[Data extract]:
:::::

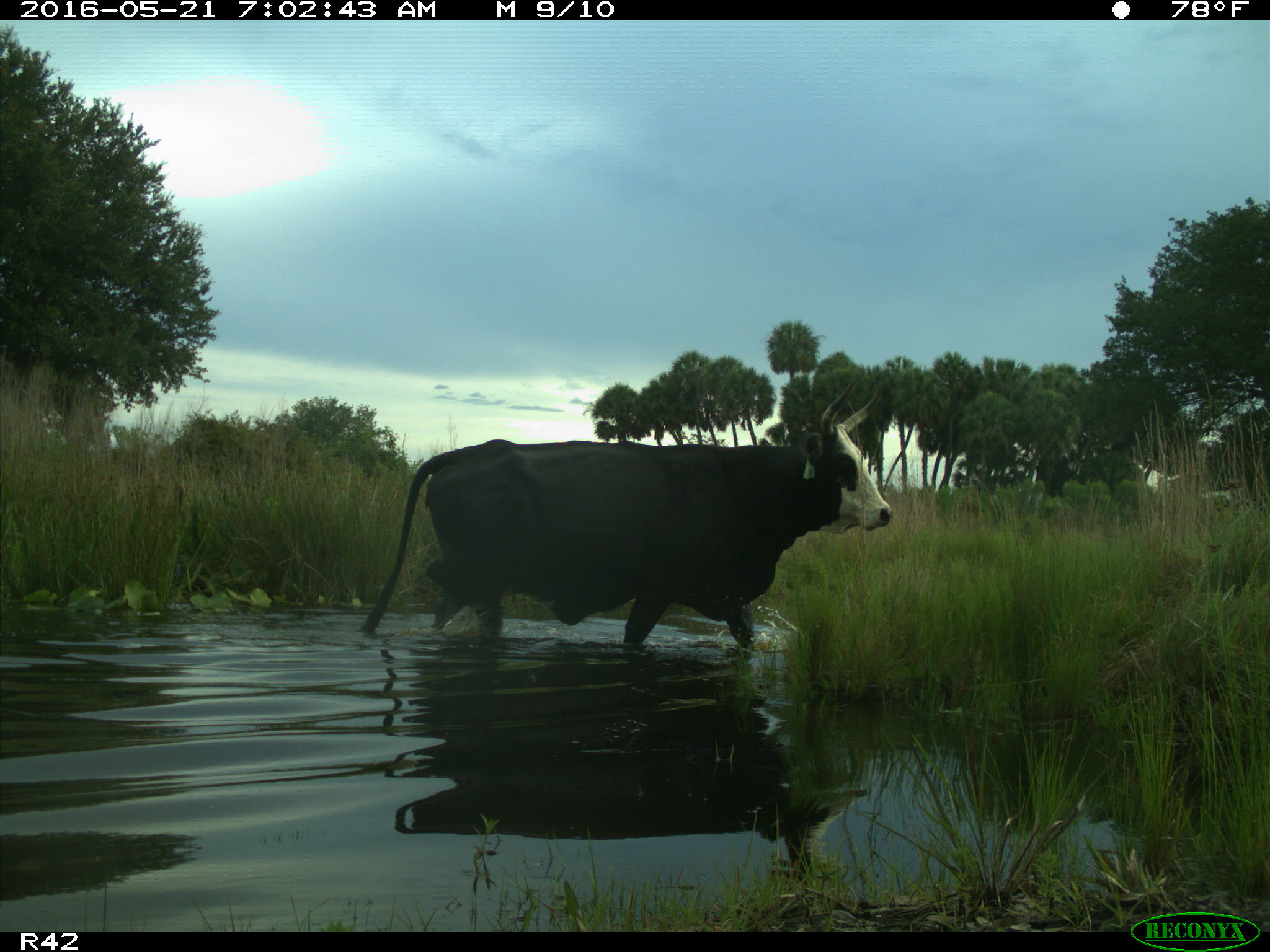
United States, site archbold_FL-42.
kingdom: Animalia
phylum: Chordata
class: Mammalia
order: Artiodactyla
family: Bovidae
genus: Bos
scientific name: Bos taurus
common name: domestic cow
Bos taurus (domestic cow).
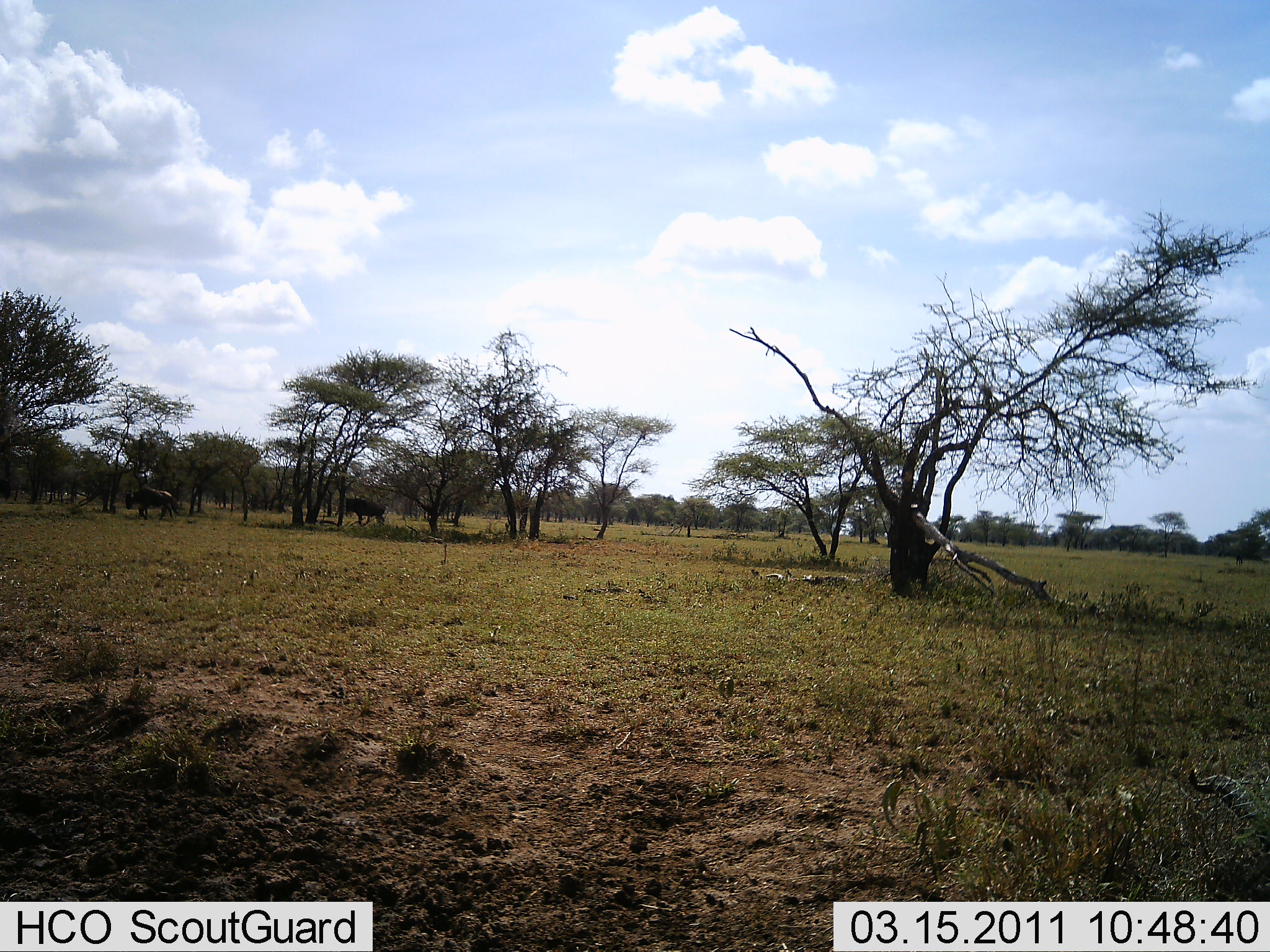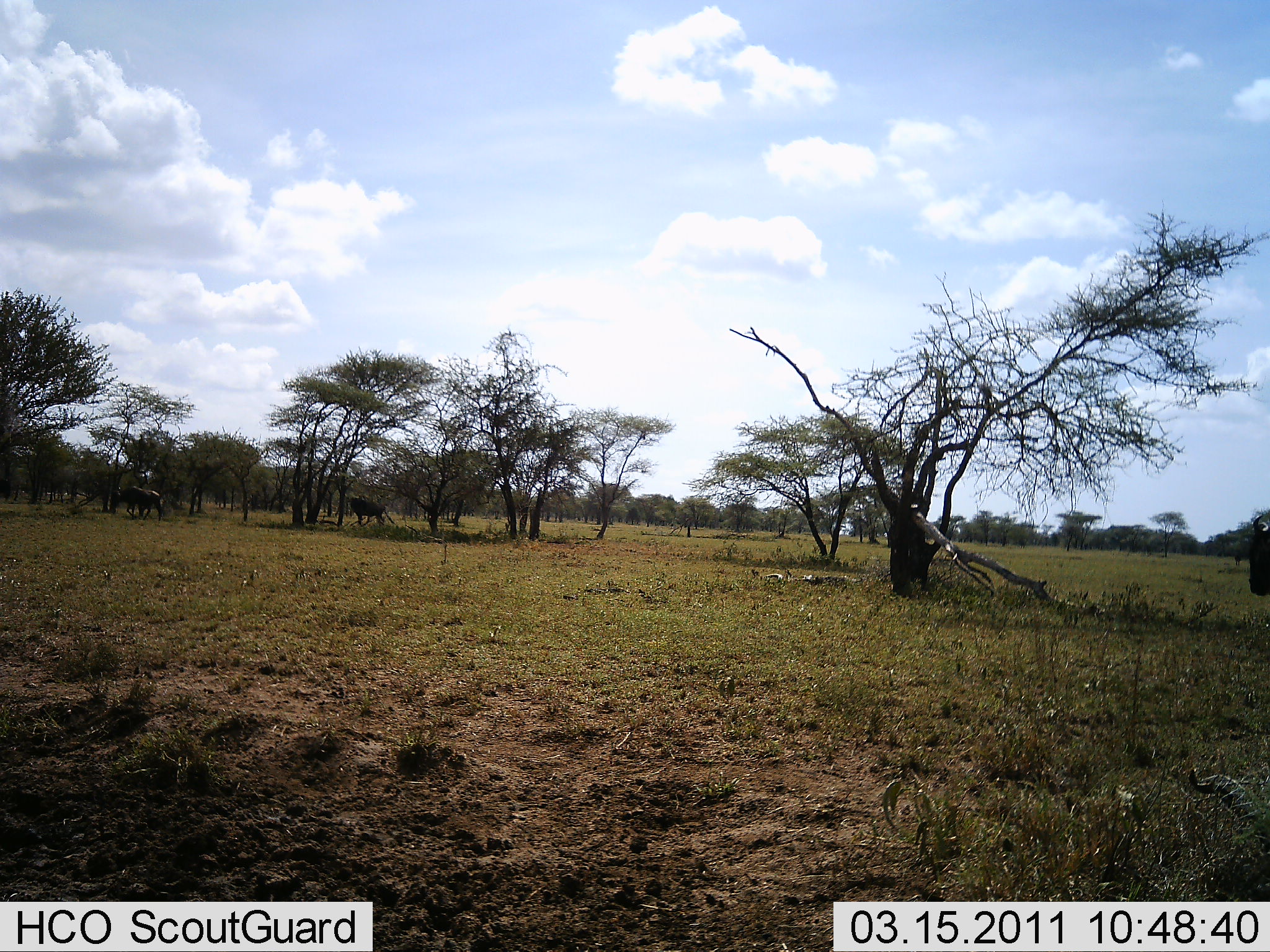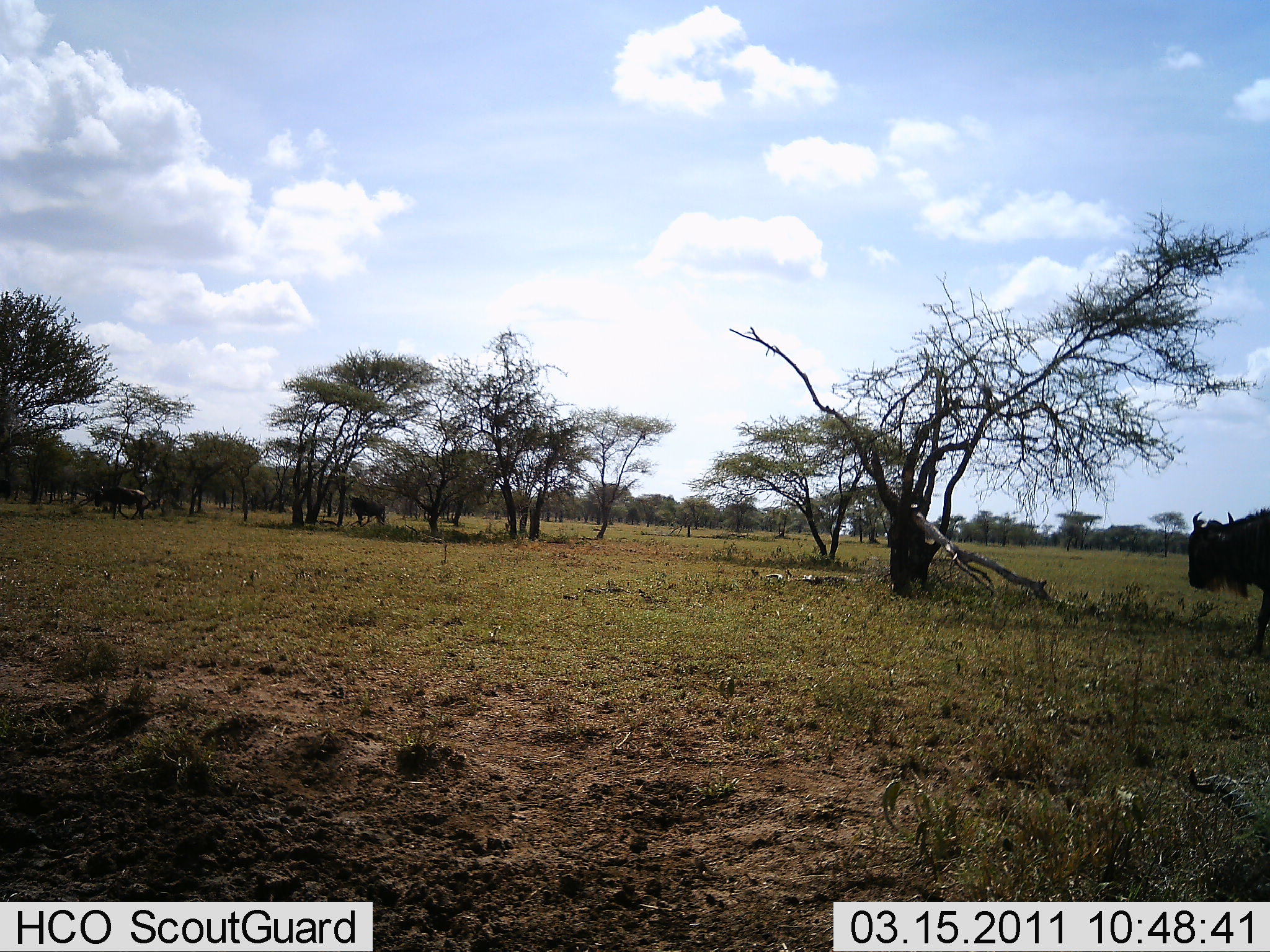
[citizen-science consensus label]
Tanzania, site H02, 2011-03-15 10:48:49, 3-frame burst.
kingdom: Animalia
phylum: Chordata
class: Mammalia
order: Artiodactyla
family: Bovidae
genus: Connochaetes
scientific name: Connochaetes taurinus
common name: blue wildebeest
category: wildebeest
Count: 3.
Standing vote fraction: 25%.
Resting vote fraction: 0%.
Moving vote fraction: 100%.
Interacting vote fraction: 0%.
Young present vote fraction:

:::::

[Work instruction]:
Retype exactly. Include each line from the start of the material through the line holding "[citizen-science consensus label]", and leave the pictures out.

[Output of the exercise]:
United States, site archbold_FL-42.
kingdom: Animalia
phylum: Chordata
class: Mammalia
order: Artiodactyla
family: Bovidae
genus: Bos
scientific name: Bos taurus
common name: domestic cow
Bos taurus (domestic cow).
[citizen-science consensus label]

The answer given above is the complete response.